I have a problem where, when trying to solve it, I use some parts which would prove that a k-connected graph contains a k-connected bipartite subgraph. I am fairly sure that this can not be correct, does someone see how my approach is wrong or is this implication true?
The proof for the statement would look somewhat like that: Take a $k$-connected graph $G$ and a bipartite subgraph $H$ of $G$ that is maximally-connected. Assume it is not $k$-connected, thus there is a set of vertices $C$ in $H$ with $c:=|C|<k$ where $H-C$ is not connected. Because the removal of $C$ disconnects $H$, there are two vertices $x, y$ in $H$ that are the only vertices connected to $C$. Because $H$ is bipartite and there exists a path of length 3 from $x$ to $y$, $x$ and $y$ are in the same partition $A$ and $C$ is contained in $B$.
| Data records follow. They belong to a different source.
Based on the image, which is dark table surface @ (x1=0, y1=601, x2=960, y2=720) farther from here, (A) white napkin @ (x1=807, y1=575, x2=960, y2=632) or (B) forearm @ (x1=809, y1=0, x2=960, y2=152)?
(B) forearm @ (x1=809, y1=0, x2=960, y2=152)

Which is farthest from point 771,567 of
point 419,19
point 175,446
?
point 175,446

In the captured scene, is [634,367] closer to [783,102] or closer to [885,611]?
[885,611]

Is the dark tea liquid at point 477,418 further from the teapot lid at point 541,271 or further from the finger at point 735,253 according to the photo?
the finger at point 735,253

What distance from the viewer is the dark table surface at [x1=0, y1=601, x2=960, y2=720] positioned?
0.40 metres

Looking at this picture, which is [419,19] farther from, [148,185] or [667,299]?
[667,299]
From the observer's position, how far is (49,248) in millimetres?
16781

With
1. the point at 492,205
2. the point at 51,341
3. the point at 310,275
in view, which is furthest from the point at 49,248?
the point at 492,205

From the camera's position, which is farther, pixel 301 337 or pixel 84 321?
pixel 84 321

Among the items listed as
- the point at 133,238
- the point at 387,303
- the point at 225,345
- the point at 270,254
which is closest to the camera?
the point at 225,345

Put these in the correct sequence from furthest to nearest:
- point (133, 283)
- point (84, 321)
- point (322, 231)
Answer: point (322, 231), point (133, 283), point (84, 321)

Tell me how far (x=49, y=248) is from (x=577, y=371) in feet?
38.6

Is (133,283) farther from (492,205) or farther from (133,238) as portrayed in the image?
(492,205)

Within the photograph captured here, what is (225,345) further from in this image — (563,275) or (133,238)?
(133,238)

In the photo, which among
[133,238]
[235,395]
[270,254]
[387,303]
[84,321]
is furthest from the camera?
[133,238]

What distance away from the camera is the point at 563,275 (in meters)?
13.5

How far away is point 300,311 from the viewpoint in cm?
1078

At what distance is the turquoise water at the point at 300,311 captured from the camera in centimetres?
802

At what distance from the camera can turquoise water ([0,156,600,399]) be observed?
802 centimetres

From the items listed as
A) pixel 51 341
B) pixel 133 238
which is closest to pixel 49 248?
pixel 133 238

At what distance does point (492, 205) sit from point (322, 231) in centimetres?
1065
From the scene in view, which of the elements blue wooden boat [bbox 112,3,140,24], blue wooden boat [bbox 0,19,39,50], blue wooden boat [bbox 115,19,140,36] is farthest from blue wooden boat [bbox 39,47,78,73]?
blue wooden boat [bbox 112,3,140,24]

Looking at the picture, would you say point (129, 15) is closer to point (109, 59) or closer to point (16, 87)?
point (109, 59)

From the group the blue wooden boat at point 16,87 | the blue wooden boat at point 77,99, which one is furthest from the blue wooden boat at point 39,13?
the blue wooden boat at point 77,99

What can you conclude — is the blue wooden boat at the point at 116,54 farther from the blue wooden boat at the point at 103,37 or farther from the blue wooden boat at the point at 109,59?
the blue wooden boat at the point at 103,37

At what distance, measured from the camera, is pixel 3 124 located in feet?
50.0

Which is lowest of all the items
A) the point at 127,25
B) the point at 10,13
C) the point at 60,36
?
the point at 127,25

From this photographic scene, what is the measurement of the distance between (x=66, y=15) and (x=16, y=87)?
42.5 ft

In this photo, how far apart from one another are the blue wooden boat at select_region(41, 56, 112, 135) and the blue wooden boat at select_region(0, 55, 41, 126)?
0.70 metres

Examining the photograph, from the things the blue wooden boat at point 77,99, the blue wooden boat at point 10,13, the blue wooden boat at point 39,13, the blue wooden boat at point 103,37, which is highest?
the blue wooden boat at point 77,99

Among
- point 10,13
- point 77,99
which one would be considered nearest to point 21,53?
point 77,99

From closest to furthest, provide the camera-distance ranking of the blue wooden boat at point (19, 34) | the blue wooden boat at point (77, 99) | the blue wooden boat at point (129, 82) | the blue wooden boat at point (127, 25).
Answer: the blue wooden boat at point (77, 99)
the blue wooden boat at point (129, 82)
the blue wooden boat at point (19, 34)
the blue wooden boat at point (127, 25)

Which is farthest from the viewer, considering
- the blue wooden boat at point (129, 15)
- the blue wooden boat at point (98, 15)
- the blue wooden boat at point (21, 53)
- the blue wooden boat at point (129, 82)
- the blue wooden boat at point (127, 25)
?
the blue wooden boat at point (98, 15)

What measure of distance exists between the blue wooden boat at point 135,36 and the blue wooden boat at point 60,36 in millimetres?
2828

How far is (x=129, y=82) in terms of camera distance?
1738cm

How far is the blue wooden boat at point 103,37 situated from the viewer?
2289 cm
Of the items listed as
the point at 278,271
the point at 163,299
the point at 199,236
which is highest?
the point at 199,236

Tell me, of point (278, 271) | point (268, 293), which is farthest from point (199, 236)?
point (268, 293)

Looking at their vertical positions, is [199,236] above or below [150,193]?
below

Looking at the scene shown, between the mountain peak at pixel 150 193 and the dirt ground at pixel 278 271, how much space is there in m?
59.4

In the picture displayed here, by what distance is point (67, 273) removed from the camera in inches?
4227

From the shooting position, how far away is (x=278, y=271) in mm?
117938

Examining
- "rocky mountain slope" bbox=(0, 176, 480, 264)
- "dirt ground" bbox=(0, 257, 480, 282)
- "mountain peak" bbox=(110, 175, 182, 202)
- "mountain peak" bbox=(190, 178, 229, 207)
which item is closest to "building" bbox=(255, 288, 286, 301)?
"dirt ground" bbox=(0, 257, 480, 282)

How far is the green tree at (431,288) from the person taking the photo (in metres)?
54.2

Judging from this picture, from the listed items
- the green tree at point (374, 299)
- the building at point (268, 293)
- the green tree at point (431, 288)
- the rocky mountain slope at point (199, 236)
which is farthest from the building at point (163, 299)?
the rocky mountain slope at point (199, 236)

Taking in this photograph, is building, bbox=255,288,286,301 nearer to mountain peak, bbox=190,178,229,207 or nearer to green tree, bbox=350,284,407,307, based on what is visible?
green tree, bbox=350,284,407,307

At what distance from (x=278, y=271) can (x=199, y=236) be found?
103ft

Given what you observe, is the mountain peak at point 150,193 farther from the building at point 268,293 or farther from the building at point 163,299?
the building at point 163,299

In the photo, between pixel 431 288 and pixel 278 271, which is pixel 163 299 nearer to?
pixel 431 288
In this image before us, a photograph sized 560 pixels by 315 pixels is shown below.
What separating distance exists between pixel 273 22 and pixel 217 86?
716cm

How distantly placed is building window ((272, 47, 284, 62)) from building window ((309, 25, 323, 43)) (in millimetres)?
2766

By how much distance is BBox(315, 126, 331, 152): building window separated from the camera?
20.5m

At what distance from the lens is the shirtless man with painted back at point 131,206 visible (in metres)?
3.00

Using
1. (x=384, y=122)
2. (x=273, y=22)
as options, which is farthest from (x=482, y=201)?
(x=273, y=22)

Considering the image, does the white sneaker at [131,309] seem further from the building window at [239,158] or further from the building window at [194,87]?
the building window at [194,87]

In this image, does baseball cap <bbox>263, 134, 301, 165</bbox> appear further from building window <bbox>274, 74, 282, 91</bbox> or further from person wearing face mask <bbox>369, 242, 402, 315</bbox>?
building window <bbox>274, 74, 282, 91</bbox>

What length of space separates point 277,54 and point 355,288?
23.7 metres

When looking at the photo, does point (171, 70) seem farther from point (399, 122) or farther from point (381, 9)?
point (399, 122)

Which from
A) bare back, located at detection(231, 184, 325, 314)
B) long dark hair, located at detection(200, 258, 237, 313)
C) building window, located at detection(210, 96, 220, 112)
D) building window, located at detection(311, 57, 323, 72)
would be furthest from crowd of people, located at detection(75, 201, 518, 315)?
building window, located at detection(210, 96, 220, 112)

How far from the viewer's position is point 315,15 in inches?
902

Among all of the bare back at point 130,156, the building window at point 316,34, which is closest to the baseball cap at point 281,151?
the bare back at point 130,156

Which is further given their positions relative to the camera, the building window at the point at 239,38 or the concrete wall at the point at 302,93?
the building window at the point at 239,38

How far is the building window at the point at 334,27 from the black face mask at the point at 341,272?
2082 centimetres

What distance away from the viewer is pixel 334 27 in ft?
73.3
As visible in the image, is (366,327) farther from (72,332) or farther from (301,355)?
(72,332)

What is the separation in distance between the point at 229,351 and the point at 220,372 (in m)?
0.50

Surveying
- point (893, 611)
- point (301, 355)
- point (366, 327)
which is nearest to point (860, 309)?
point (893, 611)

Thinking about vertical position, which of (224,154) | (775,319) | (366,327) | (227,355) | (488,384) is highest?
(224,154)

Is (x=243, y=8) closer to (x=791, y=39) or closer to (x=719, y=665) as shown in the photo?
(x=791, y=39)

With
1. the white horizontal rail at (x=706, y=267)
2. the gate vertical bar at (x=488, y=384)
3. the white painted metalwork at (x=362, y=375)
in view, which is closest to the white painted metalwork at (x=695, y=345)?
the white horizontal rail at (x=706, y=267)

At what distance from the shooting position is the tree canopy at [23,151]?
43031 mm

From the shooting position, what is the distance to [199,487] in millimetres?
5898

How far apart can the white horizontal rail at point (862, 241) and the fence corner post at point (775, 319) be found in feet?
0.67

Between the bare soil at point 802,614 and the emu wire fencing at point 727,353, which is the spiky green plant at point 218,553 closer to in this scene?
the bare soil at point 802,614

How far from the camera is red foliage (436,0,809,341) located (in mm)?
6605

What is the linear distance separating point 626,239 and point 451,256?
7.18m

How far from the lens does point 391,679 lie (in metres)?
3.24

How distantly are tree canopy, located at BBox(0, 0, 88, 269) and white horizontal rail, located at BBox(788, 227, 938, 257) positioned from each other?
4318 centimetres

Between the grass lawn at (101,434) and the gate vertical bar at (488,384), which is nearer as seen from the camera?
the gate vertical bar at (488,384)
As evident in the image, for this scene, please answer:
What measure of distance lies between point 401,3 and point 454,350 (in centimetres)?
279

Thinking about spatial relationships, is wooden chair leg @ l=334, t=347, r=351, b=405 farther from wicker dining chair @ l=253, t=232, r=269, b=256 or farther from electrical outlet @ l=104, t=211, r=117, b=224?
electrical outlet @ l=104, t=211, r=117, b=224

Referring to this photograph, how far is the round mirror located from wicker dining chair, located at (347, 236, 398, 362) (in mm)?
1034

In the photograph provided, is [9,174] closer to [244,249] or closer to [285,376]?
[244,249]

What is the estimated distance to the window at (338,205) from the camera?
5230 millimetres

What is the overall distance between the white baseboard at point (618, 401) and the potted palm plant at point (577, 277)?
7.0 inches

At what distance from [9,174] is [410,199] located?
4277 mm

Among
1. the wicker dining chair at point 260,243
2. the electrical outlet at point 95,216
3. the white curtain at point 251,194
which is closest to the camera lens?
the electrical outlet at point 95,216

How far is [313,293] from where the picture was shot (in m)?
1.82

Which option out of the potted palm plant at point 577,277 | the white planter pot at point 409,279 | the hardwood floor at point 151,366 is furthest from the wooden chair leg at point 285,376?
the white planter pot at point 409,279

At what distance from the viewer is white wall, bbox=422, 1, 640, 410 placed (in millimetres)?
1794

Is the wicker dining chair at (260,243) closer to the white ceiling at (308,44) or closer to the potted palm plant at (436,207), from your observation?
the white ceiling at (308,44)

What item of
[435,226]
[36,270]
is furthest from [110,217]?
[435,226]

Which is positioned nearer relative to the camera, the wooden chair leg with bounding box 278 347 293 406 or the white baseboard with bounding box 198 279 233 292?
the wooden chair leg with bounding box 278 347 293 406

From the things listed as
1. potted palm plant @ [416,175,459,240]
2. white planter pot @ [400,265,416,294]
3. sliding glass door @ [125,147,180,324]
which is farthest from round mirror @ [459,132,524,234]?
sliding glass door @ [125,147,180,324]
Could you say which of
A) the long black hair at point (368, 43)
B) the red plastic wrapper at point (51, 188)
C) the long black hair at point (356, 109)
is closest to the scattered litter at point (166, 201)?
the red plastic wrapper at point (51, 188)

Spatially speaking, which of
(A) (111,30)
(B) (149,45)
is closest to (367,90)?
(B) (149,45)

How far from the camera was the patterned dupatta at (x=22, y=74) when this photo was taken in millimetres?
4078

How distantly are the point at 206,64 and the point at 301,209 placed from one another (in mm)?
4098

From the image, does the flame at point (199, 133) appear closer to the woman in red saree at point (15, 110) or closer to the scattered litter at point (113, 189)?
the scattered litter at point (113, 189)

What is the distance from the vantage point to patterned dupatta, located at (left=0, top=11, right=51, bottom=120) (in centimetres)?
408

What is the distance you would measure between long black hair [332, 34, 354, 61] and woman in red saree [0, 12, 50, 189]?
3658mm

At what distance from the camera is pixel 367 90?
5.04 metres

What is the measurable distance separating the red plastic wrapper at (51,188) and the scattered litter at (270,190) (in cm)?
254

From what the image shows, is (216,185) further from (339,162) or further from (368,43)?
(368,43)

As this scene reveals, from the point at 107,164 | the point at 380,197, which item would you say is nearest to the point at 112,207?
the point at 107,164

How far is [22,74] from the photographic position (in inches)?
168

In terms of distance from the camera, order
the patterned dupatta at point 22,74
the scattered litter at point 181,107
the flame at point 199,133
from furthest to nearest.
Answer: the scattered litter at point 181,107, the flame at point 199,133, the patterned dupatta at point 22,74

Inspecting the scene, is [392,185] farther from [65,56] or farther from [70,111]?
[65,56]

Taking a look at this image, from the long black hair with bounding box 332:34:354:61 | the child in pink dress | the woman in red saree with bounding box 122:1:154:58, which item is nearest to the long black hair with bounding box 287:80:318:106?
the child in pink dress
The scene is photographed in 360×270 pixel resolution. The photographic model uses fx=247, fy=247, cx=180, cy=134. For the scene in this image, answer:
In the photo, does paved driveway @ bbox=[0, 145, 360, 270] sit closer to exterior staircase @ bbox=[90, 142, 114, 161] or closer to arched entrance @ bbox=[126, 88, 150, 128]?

Because $G$ was $k$-connected, there was a subset $C'$ in $G \backslash H$ with $|C\cup C'|=k$ and $C\cup C'$ disconnects $G$ and which is also connected to $x$ and $y$. Because the vertices in $C'$ are no longer connected to $x$ and $y$ (otherwise $H$ would be $|C\cup C'|=k$-connected), we have that $C'\subset A$.
This means that we can reconstruct $H$ by moving the vertices of $C'$ to $B$ and reconnecting $C'$ to $x$ and $y$, thus increasing the connectivity of $H$ to $|C \cup C'|=k$, which contradicts the maximality of the connectivity of $H$.
Again, does someone see where my proof is wrong or is my assumption correct?
Best Answer
There is a much simple counterexample though. Take any odd-length cycle [such as a 3-cycle]--which is 2 connected. What must every bipartite subgraph be.